Ever since her first trip to France in high school, founder of Louis Sel, Karen Pevenstein, “...fell in love with France” and the rest was history. From living there briefly in her 20’s to vacationing and falling in love with Brittany in 2014, Karen has always found herself drawn to the beautiful country and the amazing cuisine. 

Over ten years ago, Karen visited a food fair in Paris, France, filled with different vendors where she sampled everything you could imagine including jams and jellies, escargot, and salts. She left the fair with a tub of L’Atelier du Sel’s’s herb salt and sprinkled it on anything she could eat when she arrived home. 

Karen quickly fell in love with the salts and could never find a salt brand that compared to L’Atelier du Sel’s. During Karen’s travels to France, she discovered the food fair was still up and running, and everytime she travelled back to Paris, she tried the other types of salt and brought them back home for her friends, family, and colleagues to enjoy. Everyone was impressed with the quality and tastes of the salts- so much so that one of her friends recommended she import the salts to the United States.

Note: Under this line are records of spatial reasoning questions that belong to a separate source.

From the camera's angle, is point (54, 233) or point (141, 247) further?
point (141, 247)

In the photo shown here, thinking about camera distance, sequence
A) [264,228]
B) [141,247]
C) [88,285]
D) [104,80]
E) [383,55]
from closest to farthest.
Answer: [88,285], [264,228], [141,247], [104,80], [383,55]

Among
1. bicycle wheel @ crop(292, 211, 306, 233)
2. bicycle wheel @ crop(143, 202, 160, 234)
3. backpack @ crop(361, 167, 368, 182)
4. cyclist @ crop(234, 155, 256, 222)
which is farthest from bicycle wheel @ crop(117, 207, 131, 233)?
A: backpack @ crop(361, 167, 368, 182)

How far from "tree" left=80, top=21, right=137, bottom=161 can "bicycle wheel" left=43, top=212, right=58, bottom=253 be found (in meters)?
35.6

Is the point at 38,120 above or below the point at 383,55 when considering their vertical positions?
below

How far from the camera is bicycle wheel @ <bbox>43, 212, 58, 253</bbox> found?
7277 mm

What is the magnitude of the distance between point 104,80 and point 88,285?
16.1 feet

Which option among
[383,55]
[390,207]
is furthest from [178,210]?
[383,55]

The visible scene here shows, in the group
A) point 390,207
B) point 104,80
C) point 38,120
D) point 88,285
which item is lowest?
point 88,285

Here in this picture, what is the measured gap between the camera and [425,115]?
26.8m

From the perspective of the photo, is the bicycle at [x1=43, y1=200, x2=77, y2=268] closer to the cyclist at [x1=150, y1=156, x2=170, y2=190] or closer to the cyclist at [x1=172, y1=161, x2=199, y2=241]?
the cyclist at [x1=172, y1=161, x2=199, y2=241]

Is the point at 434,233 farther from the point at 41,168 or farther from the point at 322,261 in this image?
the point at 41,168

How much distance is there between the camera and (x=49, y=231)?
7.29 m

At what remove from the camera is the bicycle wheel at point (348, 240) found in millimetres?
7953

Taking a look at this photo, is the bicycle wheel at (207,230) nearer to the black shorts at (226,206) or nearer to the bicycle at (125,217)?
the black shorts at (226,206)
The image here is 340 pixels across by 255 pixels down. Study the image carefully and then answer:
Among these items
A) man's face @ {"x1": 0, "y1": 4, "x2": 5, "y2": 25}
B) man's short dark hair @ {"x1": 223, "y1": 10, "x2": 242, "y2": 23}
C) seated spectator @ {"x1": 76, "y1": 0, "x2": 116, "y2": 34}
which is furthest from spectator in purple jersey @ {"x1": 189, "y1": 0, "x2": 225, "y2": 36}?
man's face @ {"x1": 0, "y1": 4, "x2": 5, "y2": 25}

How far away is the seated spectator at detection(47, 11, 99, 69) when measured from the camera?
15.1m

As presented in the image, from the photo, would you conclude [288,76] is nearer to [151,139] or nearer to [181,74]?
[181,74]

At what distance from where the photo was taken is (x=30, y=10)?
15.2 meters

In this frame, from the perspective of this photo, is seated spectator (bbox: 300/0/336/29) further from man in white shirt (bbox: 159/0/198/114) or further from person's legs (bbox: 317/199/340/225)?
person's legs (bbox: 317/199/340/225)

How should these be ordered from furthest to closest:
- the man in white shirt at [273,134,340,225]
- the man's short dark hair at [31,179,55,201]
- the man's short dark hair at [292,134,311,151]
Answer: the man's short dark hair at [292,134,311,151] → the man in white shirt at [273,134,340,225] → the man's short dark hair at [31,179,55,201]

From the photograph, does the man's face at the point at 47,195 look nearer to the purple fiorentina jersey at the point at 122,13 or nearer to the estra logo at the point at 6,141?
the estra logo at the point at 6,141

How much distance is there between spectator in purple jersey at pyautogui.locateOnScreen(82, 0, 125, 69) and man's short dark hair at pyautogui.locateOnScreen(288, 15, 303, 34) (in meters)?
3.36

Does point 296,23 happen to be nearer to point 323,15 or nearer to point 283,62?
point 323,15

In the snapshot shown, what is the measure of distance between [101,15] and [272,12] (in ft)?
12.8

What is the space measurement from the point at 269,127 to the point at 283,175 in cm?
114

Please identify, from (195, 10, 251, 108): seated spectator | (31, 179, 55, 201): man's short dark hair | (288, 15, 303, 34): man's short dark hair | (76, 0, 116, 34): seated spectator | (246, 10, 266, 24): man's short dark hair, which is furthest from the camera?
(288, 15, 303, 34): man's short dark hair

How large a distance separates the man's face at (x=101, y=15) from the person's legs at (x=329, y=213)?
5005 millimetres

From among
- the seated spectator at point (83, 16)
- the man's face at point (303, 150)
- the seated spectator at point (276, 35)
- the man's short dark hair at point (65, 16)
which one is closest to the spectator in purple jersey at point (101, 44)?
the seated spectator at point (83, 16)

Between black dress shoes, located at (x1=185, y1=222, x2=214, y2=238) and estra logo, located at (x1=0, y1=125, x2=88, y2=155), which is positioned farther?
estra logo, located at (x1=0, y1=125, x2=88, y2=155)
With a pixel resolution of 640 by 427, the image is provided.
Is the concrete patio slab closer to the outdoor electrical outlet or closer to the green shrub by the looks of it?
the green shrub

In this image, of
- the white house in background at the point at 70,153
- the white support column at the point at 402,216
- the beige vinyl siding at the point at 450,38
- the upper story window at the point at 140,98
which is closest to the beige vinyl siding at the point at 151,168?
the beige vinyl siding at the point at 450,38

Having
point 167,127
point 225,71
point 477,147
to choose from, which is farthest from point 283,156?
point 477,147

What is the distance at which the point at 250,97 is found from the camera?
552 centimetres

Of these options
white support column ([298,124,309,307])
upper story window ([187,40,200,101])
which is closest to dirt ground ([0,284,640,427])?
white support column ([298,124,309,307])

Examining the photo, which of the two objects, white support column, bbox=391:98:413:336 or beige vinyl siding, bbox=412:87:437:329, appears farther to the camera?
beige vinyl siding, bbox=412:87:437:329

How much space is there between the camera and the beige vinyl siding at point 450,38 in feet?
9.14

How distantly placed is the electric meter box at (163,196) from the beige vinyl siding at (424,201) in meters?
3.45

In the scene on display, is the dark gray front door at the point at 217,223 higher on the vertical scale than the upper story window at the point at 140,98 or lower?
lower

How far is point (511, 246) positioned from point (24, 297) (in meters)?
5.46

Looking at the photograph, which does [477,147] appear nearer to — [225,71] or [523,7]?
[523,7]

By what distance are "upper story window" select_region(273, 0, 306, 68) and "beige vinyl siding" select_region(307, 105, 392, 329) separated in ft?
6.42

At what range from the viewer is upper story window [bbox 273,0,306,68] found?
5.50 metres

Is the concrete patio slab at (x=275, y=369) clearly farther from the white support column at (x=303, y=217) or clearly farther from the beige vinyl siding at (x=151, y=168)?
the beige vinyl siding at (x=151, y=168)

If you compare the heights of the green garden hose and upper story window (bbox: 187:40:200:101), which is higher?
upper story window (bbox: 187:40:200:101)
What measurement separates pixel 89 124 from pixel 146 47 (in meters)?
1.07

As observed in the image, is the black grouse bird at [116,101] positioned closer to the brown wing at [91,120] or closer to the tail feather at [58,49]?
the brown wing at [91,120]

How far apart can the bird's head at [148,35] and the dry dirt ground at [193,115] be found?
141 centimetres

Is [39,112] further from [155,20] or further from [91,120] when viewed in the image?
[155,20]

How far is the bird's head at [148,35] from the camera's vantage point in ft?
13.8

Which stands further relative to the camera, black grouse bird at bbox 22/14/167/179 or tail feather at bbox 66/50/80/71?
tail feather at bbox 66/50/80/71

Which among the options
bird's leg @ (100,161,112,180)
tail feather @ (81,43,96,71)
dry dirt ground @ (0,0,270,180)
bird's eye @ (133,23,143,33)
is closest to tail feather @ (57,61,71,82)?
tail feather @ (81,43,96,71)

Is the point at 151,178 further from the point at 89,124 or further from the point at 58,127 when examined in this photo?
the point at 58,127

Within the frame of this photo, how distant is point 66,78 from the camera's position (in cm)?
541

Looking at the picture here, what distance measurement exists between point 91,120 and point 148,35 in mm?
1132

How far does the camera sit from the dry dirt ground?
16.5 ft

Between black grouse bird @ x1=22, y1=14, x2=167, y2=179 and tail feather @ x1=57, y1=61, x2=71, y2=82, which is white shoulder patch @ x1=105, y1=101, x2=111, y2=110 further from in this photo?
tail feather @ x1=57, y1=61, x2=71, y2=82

“It became kind of a joke that I came back from France with like ten to 20 bags of salt,” Karen said.

Karen decided to research the idea and then approached the farmers to learn more about their craft and product.. Karen then travelled to Guerande in Brittany to spend an entire week with the salt farmers, learning all about the region, the salt making process, and the uniqueness of the salts.

“I fell in love with Brittany and the region and the salts even more… That’s how it really kind of started, and the rest was built from there,” she said.

Karen never envisioned opening a French sea salt business but found a unique product that she loved, and was extremely passionate about sharing.  She knew people would fall in love with the salts, just like she did. 

When she received her first shipment, she recalled having felt an “amazing sense of accomplishment.” Soon thereafter, sales began. “I will never forget  the first time I saw sales coming through and I thought ‘oh my gosh this is so exciting.’ It was right around Thanksgiving so it was fun to see  the immediate traction. 

Like any other entrepreneur and small business owner, Louis Sel has been a work in progress for Karen. When it first launched, Louis Sel started as a small, word-of-mouth online shop. Now, Karen has her own pop-up shop in Newton, Massachusetts that’s here open until December 31st.  Louis Sel has been featured in Forbes, The Boston Globe and Karen was honored to be awarded the Women in Business Award by the French Chamber of Commerce of New England (FACCNE). Karen has been rewarded by the “sense of achievement” that you can only experience when you follow your passion. 

“I tell people it's in the taste. Once you taste it on your food and you start cooking with it, using it as a finishing salt, you’ll never find anything else like it,” she said. “I think that’s what our customers have found and why they keep coming back to ordering more.”